Fundrise is not meant to be a get rich quick investment. Our goal isn’t to recreate the adrenaline rush of gambling or trading stocks.
Some years we have delivered higher returns than the stock market and other years we’ve been lower. However, if you overlay our performance on public market analogues, the fact that these are truly different types of investments becomes quite clear. As does the value of long-term consistency, which we aim to provide.
Ultimately, we believe that our performance over this time period is likely to have been as strong if not stronger than any other asset class that is publicly available to our investors base in any low-fee, passive manner.
Our hope is that as we continue to grow, the technology driven nature of our business model means that we continue to become more and more efficient. In turn, this translates to stronger and stronger returns.
Bright Future In Real Estate Investing
Thanks to Ben for sharing his thoughts on Fundrise’s value proposition and his outlook for 2021 and beyond. Hopefully this Fundrise overview has given you more confidence in the platform. I’m looking forward to the world getting back to normal!

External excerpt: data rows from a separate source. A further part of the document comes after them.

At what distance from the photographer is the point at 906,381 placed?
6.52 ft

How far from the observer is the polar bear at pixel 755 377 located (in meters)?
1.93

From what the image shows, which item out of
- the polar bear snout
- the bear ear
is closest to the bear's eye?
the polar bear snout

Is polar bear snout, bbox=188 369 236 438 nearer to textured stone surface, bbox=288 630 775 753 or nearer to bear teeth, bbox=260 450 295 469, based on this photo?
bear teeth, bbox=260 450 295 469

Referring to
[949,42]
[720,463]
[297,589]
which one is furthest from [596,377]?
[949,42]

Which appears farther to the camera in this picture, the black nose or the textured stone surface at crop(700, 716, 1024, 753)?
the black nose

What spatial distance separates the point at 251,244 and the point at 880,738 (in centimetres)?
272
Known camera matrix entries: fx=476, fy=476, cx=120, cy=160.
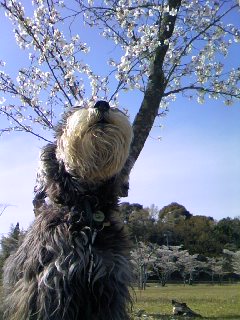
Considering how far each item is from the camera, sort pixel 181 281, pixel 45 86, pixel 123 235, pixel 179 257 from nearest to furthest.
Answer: pixel 123 235, pixel 45 86, pixel 179 257, pixel 181 281

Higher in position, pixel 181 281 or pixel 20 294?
pixel 181 281

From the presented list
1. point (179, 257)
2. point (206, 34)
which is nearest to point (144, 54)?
point (206, 34)

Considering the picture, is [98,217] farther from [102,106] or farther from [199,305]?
[199,305]

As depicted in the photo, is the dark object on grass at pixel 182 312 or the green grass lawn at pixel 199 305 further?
the green grass lawn at pixel 199 305

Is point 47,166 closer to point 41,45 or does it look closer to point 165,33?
point 165,33

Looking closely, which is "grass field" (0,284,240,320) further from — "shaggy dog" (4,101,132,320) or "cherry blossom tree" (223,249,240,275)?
"cherry blossom tree" (223,249,240,275)

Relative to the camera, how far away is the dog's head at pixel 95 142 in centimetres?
315

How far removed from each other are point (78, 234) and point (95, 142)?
614mm

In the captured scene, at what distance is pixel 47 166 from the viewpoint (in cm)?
334

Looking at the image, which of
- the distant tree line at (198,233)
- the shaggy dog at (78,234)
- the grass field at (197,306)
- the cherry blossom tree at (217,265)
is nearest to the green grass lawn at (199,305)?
the grass field at (197,306)

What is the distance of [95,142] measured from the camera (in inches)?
125

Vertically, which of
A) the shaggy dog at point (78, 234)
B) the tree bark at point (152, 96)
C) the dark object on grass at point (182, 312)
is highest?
the tree bark at point (152, 96)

I believe residential and commercial real estate will begin to catch up to and potentially outperform the S&P 500. Although I’m still bullish on stocks, it’s hard for me to invest aggressively in stocks at current valuations. Maxing out my tax-advantageous retirement accounts and my children’s Roth IRAs and 529 plans will be the extent of my equity investments for now.
With my main funds, I’m focused on buying assets that can generate consistent cash flow. The value of cash flow has gone way up because interest rates have gone way down. Yet, real estate prices have not yet properly reflected this reality.
Further, I’m also focused on reducing portfolio volatility and keeping the gains I’ve made in stocks so far. The last thing I want to do is go through another March 2020. Therefore, I’m overweight real estate going forward.